Instructions for the task =
Transcribe the listing exactly, leaving out every picture.

=== Given data ===

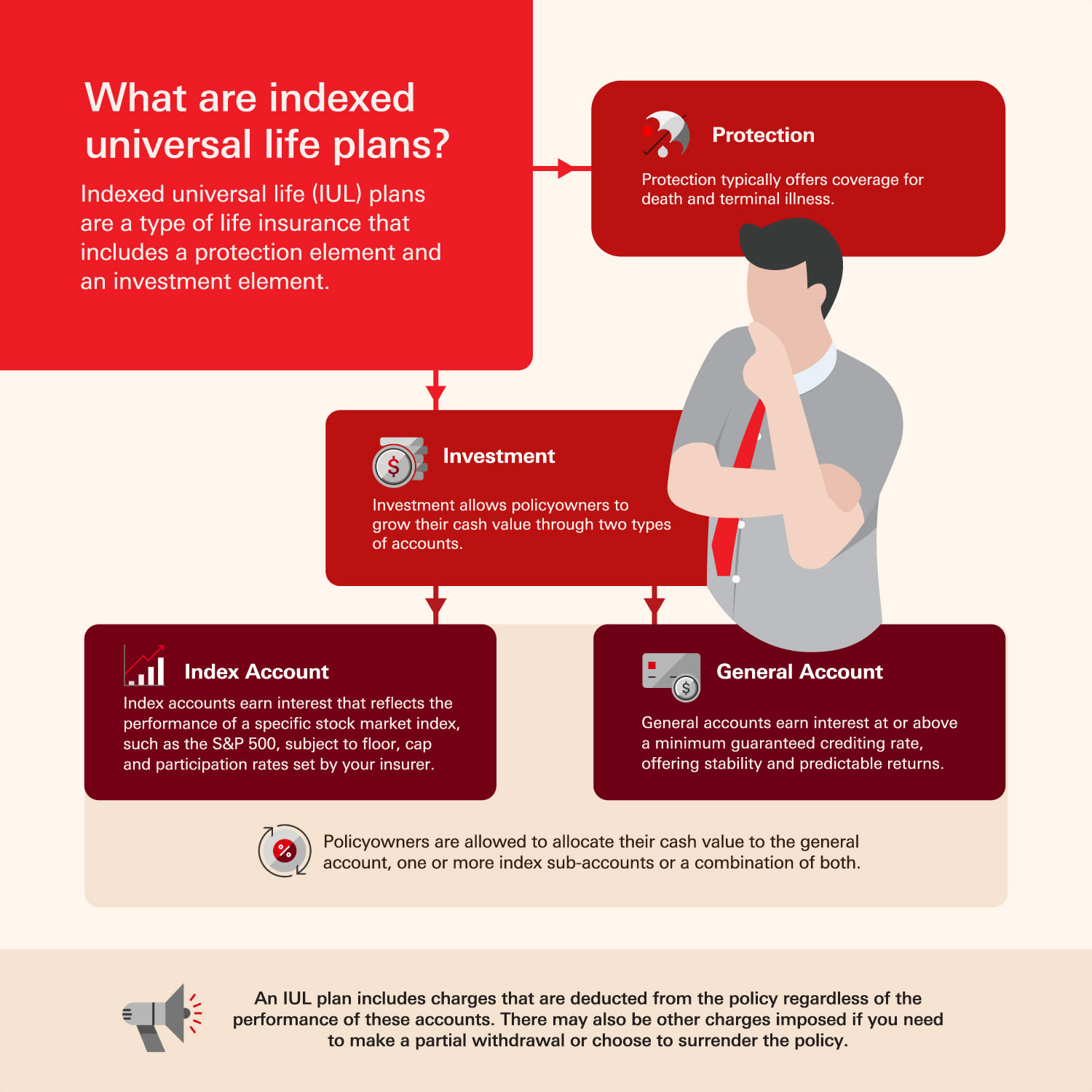 What are indexed universal life plans?

Indexed universal life (IUL) plans are a type of life insurance that includes a protection element and an investment element.

Protection

Protection typically offers coverage for death and terminal illness.

Investment

Investment allows policyowners to grow their cash value through two types of accounts.

Index Account

Index accounts earn interest that reflects the performance of a specific stock market index, such as the S&P 500, subject to floor, cap and participation rates set by your insurer.

General Account

General accounts earn interest at or above a minimum guaranteed crediting rate, offering stability and predictable returns.

Policyowners are allowed to allocate their cash value to the general account, one or more index sub-accounts or a combination of both.

An IUL plan includes charges that are deducted from the policy regardless of the performance of these accounts. There may also be other charges imposed if you need to make a partial withdrawal or choose to surrender the policy.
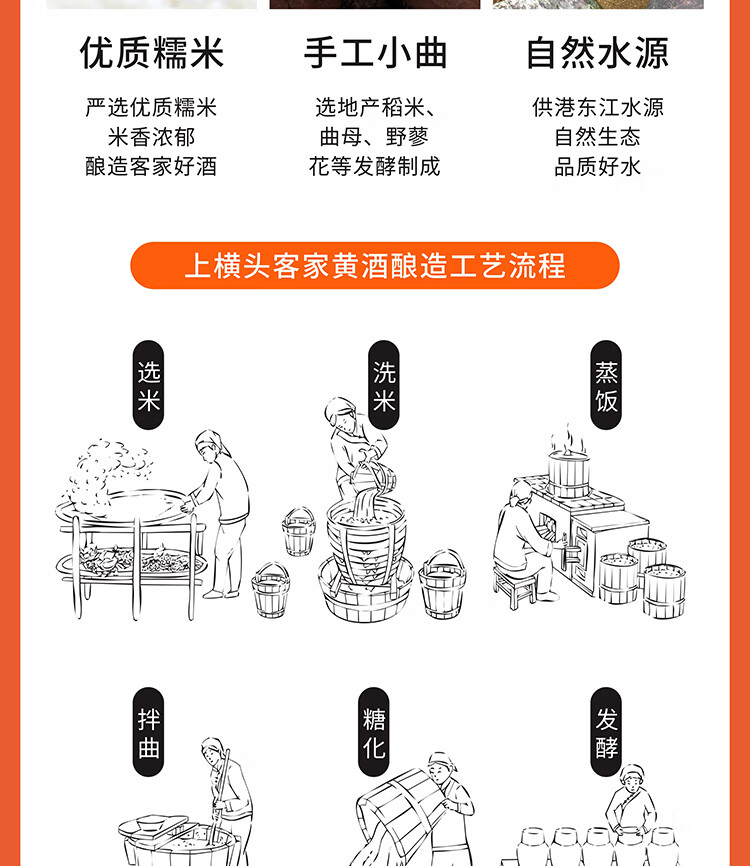 优质糯米

严选优质糯米
米香浓郁
酿造客家好酒

手工小曲

选地产稻米、
曲母、野蓼
花等发酵制成

自然水源

供港东江水源
自然生态
品质好水

上横头客家黄酒酿造工艺流程

选米

洗米

蒸饭

拌曲

糖化

发酵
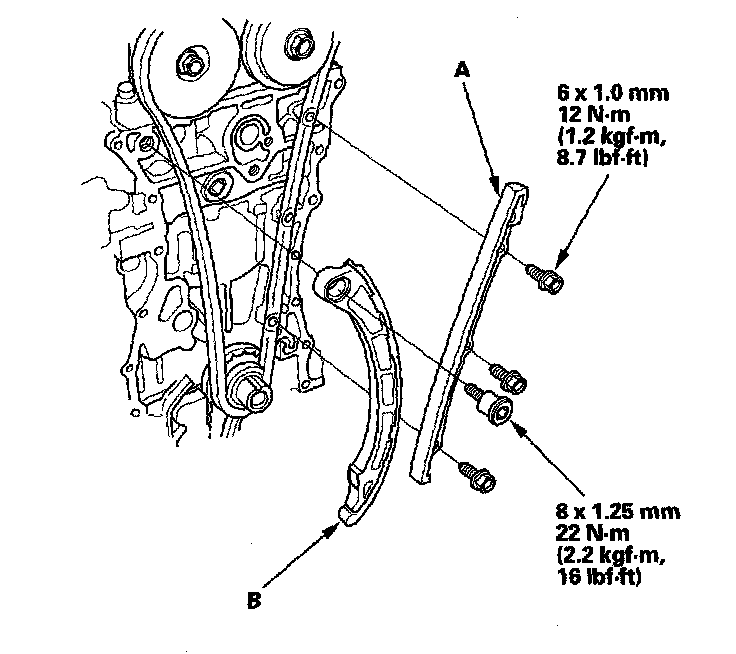 A

6 x 1.0 mm
12 N·m
(1.2 kgf·m,
8.7 lbf·ft)

8 x 1.25 mm
22 N·m
(2.2 kgf·m,
16 lbf·ft)

B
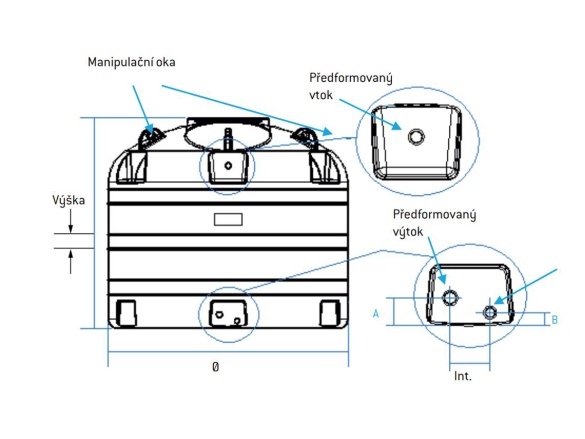 Manipulační oka

Předformovaný vtok

Výška

Předformovaný výtok

A

B

Ø

Int.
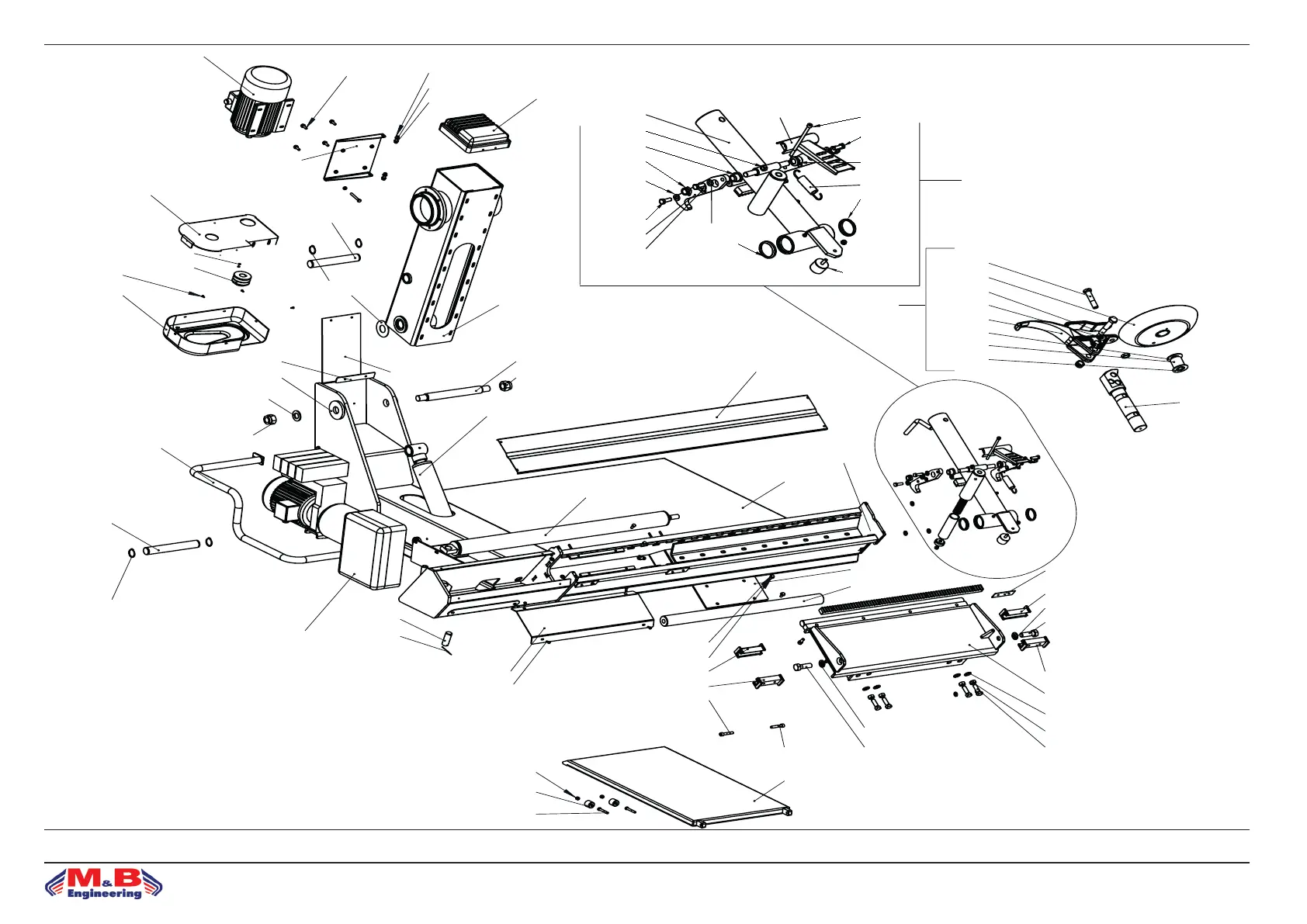 M&B
Engineering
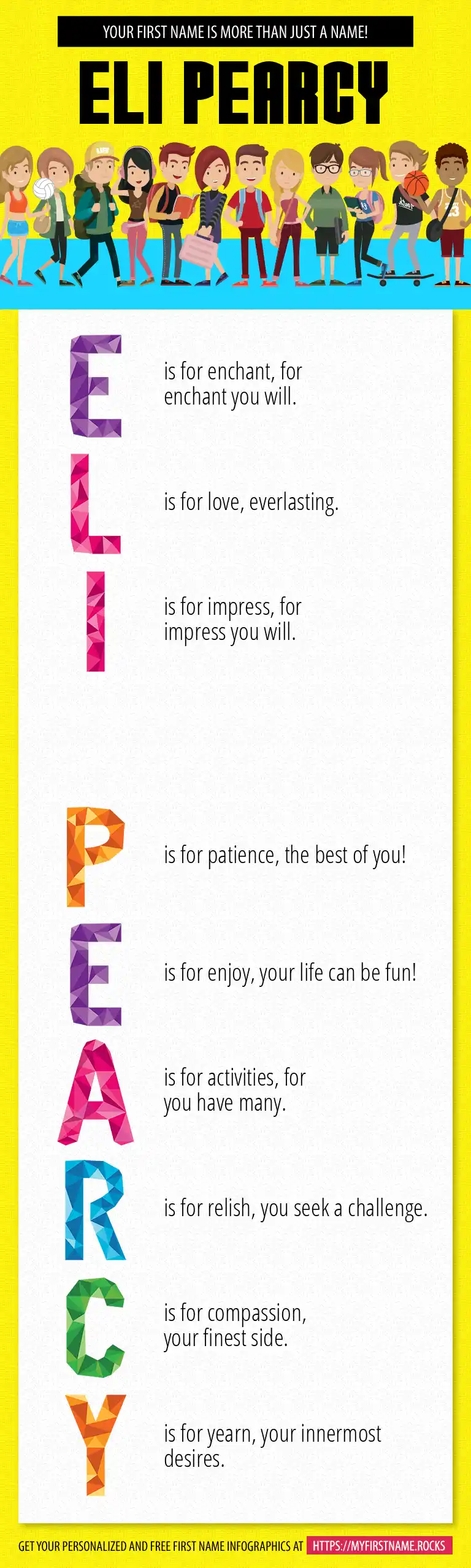 YOUR FIRST NAME IS MORE THAN JUST A NAME!

ELI PEARCY

E is for enchant, for enchant you will.

L is for love, everlasting.

I is for impress, for impress you will.

P is for patience, the best of you!

E is for enjoy, your life can be fun!

A is for activities, for you have many.

R is for relish, you seek a challenge.

C is for compassion, your finest side.

Y is for yearn, your innermost desires.

GET YOUR PERSONALIZED AND FREE FIRST NAME INFOGRAPHICS AT HTTPS://MYFIRSTNAME.ROCKS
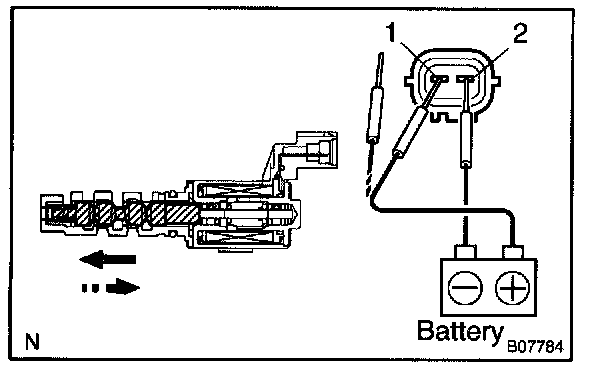 1
2
Battery
N
B07784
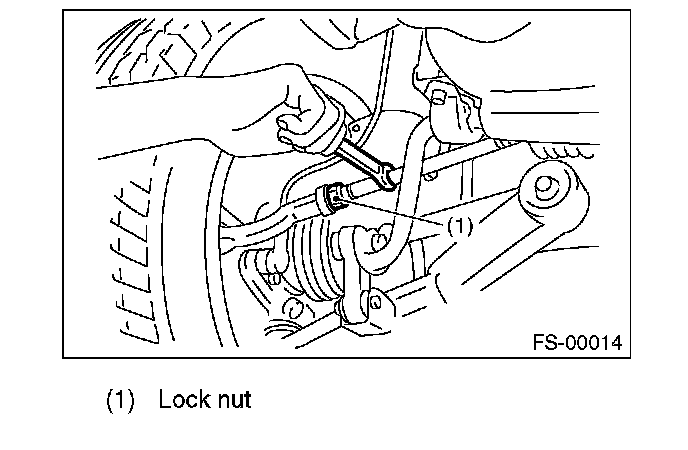 (1)

FS-00014

(1) Lock nut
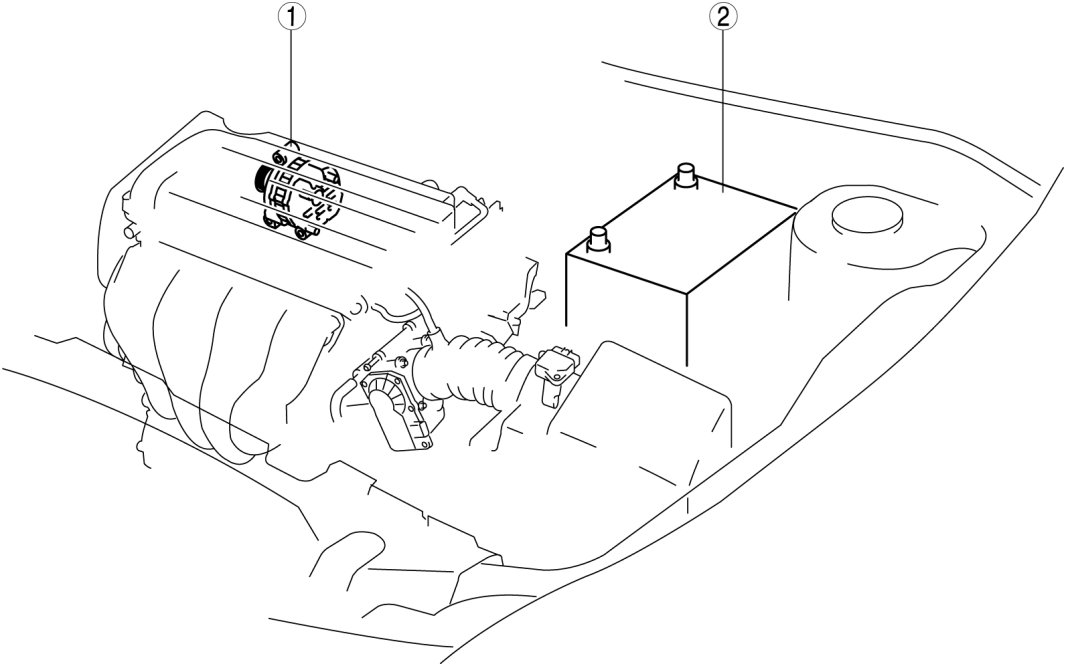 ①

②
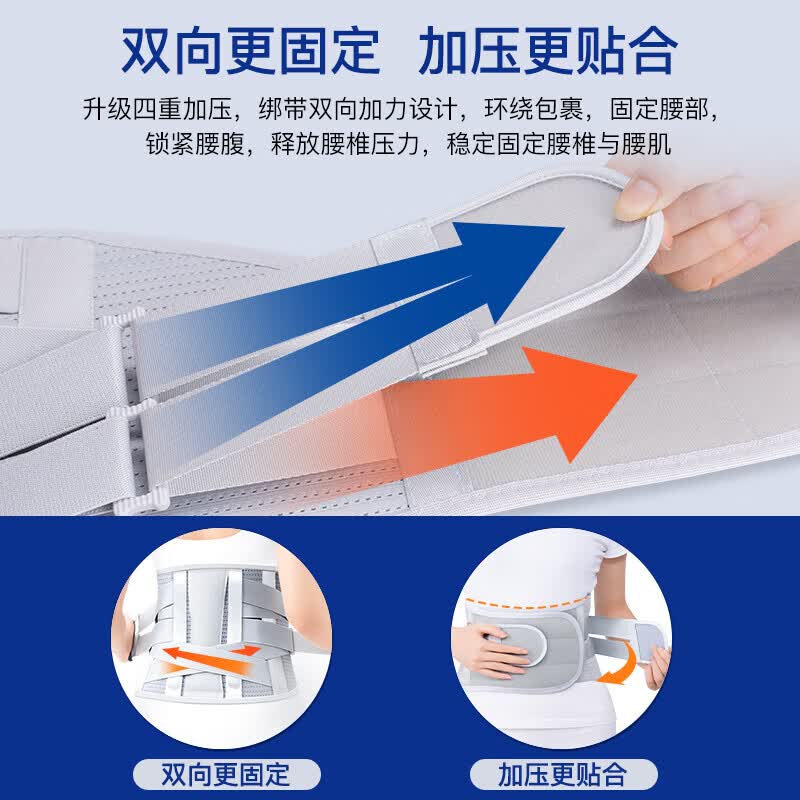 双向更固定　加压更贴合

升级四重加压，绑带双向加力设计，环绕包裹，固定腰部，锁紧腰腹，释放腰椎压力，稳定固定腰椎与腰肌

双向更固定

加压更贴合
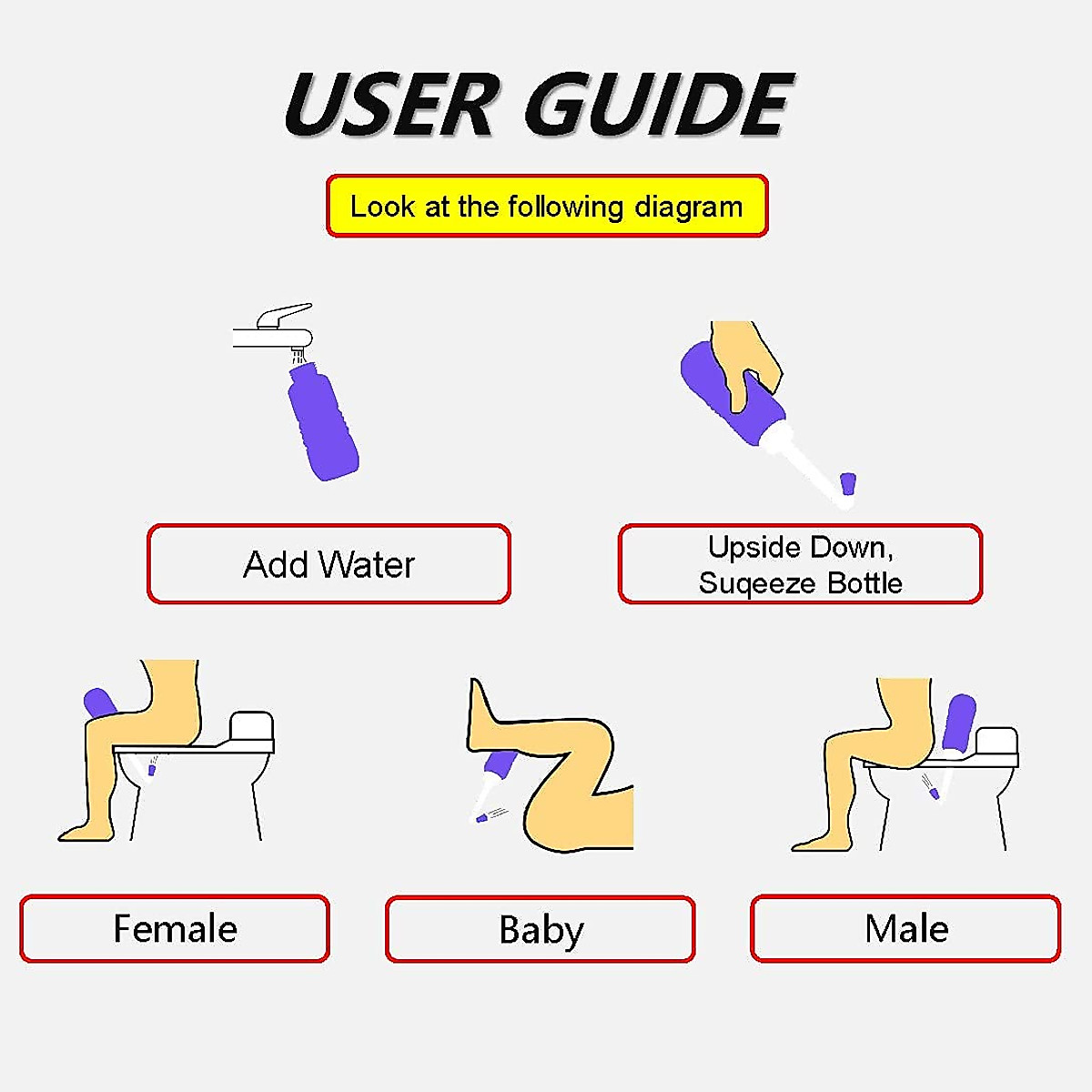 USER GUIDE

Look at the following diagram

Add Water

Upside Down, Suqeeze Bottle

Female

Baby

Male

===

Answer to this exercise =
 What are indexed universal life plans?

Indexed universal life (IUL) plans are a type of life insurance that includes a protection element and an investment element.

Protection

Protection typically offers coverage for death and terminal illness.

Investment

Investment allows policyowners to grow their cash value through two types of accounts.

Index Account

Index accounts earn interest that reflects the performance of a specific stock market index, such as the S&P 500, subject to floor, cap and participation rates set by your insurer.

General Account

General accounts earn interest at or above a minimum guaranteed crediting rate, offering stability and predictable returns.

Policyowners are allowed to allocate their cash value to the general account, one or more index sub-accounts or a combination of both.

An IUL plan includes charges that are deducted from the policy regardless of the performance of these accounts. There may also be other charges imposed if you need to make a partial withdrawal or choose to surrender the policy.
 优质糯米

严选优质糯米
米香浓郁
酿造客家好酒

手工小曲

选地产稻米、
曲母、野蓼
花等发酵制成

自然水源

供港东江水源
自然生态
品质好水

上横头客家黄酒酿造工艺流程

选米

洗米

蒸饭

拌曲

糖化

发酵
 A

6 x 1.0 mm
12 N·m
(1.2 kgf·m,
8.7 lbf·ft)

8 x 1.25 mm
22 N·m
(2.2 kgf·m,
16 lbf·ft)

B
 Manipulační oka

Předformovaný vtok

Výška

Předformovaný výtok

A

B

Ø

Int.
 M&B
Engineering
 YOUR FIRST NAME IS MORE THAN JUST A NAME!

ELI PEARCY

E is for enchant, for enchant you will.

L is for love, everlasting.

I is for impress, for impress you will.

P is for patience, the best of you!

E is for enjoy, your life can be fun!

A is for activities, for you have many.

R is for relish, you seek a challenge.

C is for compassion, your finest side.

Y is for yearn, your innermost desires.

GET YOUR PERSONALIZED AND FREE FIRST NAME INFOGRAPHICS AT HTTPS://MYFIRSTNAME.ROCKS
 1
2
Battery
N
B07784
 (1)

FS-00014

(1) Lock nut
 ①

②
 双向更固定　加压更贴合

升级四重加压，绑带双向加力设计，环绕包裹，固定腰部，锁紧腰腹，释放腰椎压力，稳定固定腰椎与腰肌

双向更固定

加压更贴合
 USER GUIDE

Look at the following diagram

Add Water

Upside Down, Suqeeze Bottle

Female

Baby

Male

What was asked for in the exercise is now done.